What super typhoon Mawar left behind
Mawar was one of the most severe weather events to hit Guam in recent history. The U.S. National Weather Service stated that the system reached super typhoon strength before landfall, and when it passed over the northern part of Guam on May 24, 2023, it was assessed as a Category 4 typhoon with winds of around 130 miles per hour. The consequences were multilayered: from damage to the power and water networks, through fallen vegetation and communication outages, to impacts on the everyday lives of residents and on the tourism sector, which on islands of this kind never represents only one economic branch, but is connected with transport, trade, hospitality, local services, and small family businesses.

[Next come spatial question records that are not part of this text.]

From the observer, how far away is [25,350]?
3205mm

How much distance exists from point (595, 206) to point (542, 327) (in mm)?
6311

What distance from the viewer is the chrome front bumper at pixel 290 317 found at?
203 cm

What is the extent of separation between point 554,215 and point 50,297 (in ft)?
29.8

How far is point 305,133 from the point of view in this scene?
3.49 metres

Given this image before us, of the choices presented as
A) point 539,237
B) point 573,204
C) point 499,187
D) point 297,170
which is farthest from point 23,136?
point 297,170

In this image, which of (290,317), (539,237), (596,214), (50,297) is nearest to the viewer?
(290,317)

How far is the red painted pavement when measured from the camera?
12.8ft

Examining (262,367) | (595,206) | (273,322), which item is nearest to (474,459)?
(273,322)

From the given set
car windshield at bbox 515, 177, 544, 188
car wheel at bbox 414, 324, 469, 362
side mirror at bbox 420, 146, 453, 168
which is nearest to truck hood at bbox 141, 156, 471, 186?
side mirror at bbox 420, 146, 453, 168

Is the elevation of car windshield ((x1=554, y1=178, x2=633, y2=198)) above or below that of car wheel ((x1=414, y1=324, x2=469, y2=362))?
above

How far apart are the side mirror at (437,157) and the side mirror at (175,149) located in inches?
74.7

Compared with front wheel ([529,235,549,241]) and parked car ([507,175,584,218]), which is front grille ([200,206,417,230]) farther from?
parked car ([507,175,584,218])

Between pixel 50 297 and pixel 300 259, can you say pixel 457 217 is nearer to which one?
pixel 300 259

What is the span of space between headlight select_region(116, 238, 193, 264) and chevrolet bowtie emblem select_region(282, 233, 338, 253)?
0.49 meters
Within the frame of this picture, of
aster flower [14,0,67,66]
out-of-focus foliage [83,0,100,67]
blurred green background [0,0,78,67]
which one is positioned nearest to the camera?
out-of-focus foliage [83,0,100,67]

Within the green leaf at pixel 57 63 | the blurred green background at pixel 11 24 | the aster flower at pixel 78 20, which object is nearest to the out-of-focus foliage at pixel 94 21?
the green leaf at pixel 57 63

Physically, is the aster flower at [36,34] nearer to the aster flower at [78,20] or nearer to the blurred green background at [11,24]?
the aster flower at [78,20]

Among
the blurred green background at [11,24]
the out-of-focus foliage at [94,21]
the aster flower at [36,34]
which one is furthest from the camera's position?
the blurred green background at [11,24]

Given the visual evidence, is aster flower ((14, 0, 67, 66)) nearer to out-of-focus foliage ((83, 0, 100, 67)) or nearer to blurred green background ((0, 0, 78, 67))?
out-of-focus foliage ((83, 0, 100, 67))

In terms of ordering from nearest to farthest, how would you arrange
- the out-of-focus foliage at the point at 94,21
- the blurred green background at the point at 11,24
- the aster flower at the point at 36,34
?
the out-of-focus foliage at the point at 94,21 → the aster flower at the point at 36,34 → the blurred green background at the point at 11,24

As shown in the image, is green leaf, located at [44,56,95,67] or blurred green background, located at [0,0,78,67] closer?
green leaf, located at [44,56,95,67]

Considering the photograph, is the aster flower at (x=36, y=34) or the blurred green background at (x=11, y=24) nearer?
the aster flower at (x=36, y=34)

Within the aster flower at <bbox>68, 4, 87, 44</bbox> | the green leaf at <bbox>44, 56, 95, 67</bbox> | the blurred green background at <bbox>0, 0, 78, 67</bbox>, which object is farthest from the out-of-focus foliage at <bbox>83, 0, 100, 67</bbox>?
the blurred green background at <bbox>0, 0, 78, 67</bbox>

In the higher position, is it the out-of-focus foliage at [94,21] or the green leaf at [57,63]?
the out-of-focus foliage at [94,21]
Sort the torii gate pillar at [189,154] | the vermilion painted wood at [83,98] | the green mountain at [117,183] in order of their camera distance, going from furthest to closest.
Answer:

In the days after the storm, Guam experienced supply disruptions, difficult movement, and a series of logistical problems, all at a moment when tourism was still recovering from the consequences of the pandemic.
Despite that, the first messages coming from Guam were not focused only on repairing the damage, but also on preserving social cohesion. The local government and tourism institutions emphasized that the most important thing was to restore basic public functions, but also to bring back a sense of safety for residents and guests. The Guam Visitors Bureau announced already at the end of May 2023 that the A.B. Won Pat International Airport was once again operating on a regular schedule, while utility services continued working to restore electricity, water, and telephone connections. In such circumstances, the recovery of tourism could not be separated from the recovery of the community: without stable infrastructure, without safe neighborhoods, and without functional services, there is no credible tourism offering either.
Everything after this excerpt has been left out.